Monday, August 29, 2005

What's good for the goose

I discovered last night that Microsoft's web servers display an error for the URL http://www.microsoft.com/.net. Now, I may be a bit demanding but don't you think that a company like that should support tacking ".net", "office", "visualstudio", etc. to their base URL?

As a side note, using any additional path element that starts with a "." causes the same error. Requesting http://www.microsoft.com/visualstudio and others provide a reasonable error page that at least allows you to search on the site.

Wednesday, August 10, 2005

Why do we treat email differently than a phone call?

Jason at 37signals.com asks "Why do we treat email differently than a phone call?"

I think the answer is a lot simpler than the dozens of commenters imply: we treat email differently because text can be manipulated in ways that audio content cannot.

I could record all the phone calls I take or make but what would be the point? I couldn't go back and search through them, it's impossible to "scan through" a conversation to see the interesting/important bits, etc.

Although it's true that you could do all of this with transcripts of phone calls the fact remains that transcribing those calls is a Herculean task; either you need a dedicated secretary or you need to be very understanding of the mistakes made by your voice recognition software. All of this doesn't even get into the difficulty of either the secretary or the software dealing with accents, voice modulation and so on.

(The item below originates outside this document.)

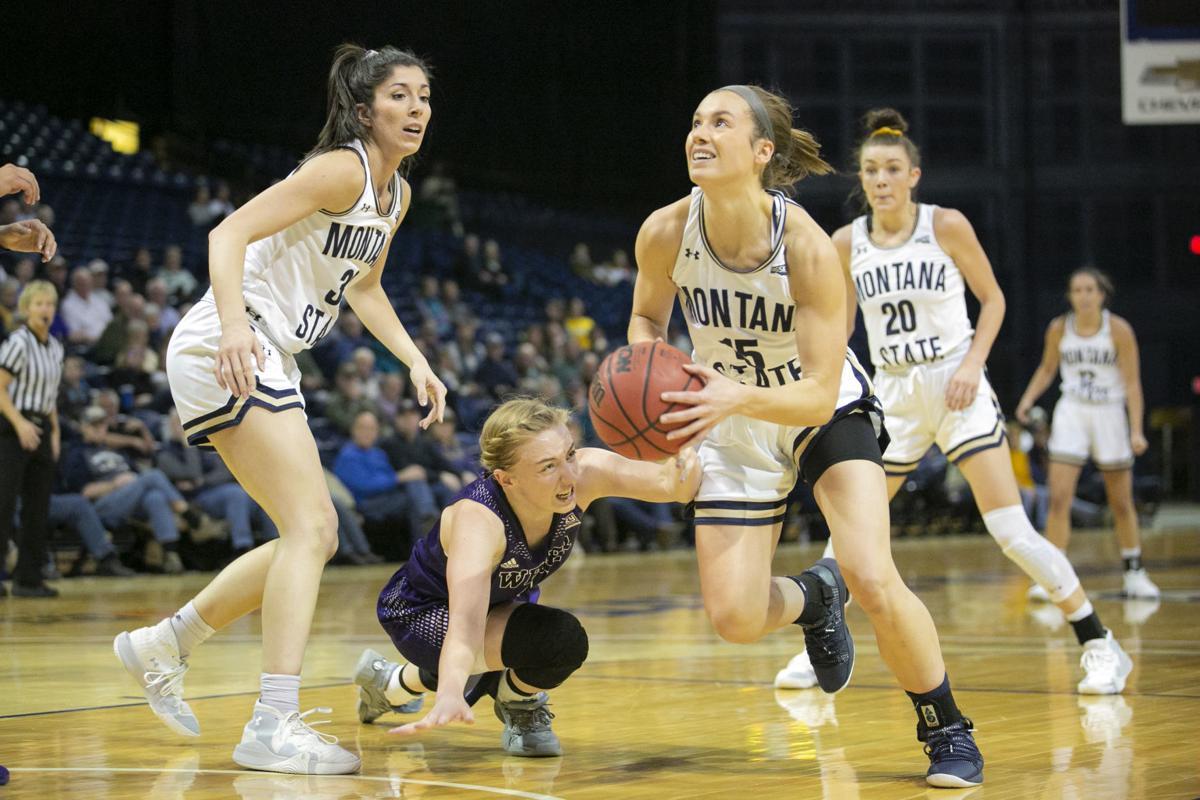 MSU v Weber State Women's Basketball (copy)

A lot of the meaning in a conversation (even on the phone) comes from things other than the actual words used. With email, the entirety of the conversation is captured. You see what you saw when the email first arrived.

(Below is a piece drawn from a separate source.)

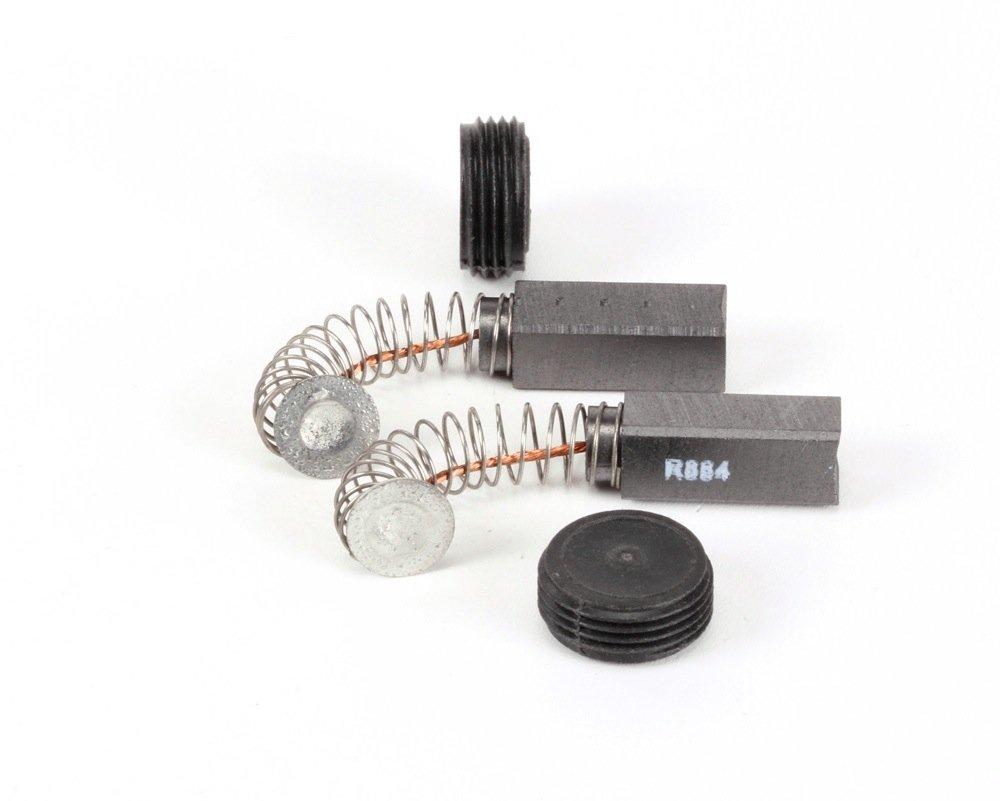 Lincoln 369384 Cap Brush Kit 3ft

Bottom line, we treat phone calls and email differently because the two media (voice and text) are divergent in so many aspects.

Monday, August 01, 2005

Ignorance and judgement

David Toub blogs about snobbery, elitism and "atty-tood". Sadly, I think most elitism and snobbery comes from simple ignorance. Most people lose at least some part of their superiority when they are (properly) exposed to the thing that they deride.

In the world of programmers nowhere is this more prevalent than in the language/editor/platform wars. A lot of these wars are started in various fora by somebody who has a certain degree of knowledge about the language/editor/platform whose virtues they extoll (enough to know which features to laud at least) but little knowledge of the competing technologies.

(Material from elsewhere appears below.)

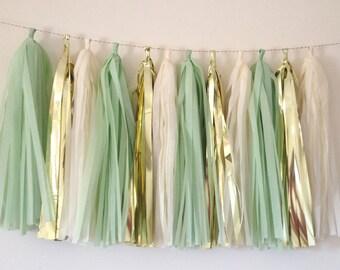 Mint Green Metallic Gold and Vanilla Tassel Garland Wedding // Decor // Baby Shower // Bachelorette // Gender Neutral // Bridal Shower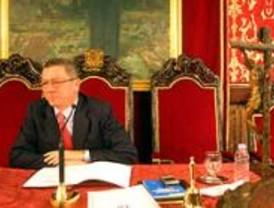 Bravo considera 'sostenible' la deuda municipal que ascenderá en 2007 a 6.039 millones de euros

Although editors and platforms may indeed provide different features, languages, like music, can say anything to those who want to listen. Sure they have different flavours; that's why I prefer Python to Ruby (down in the back row). But at the end of the day they are all capable of moving the machine to do the same things (notwithstanding the fact that some languages cannot do certain things for architectural reasons).

Those who refuse to acknowledge certain basic qualities of these forms of expression (music, languages, fashion, painting, sculpture) do so out of ignorance and myopia. And prejudice is never far behind ignorance and judgement.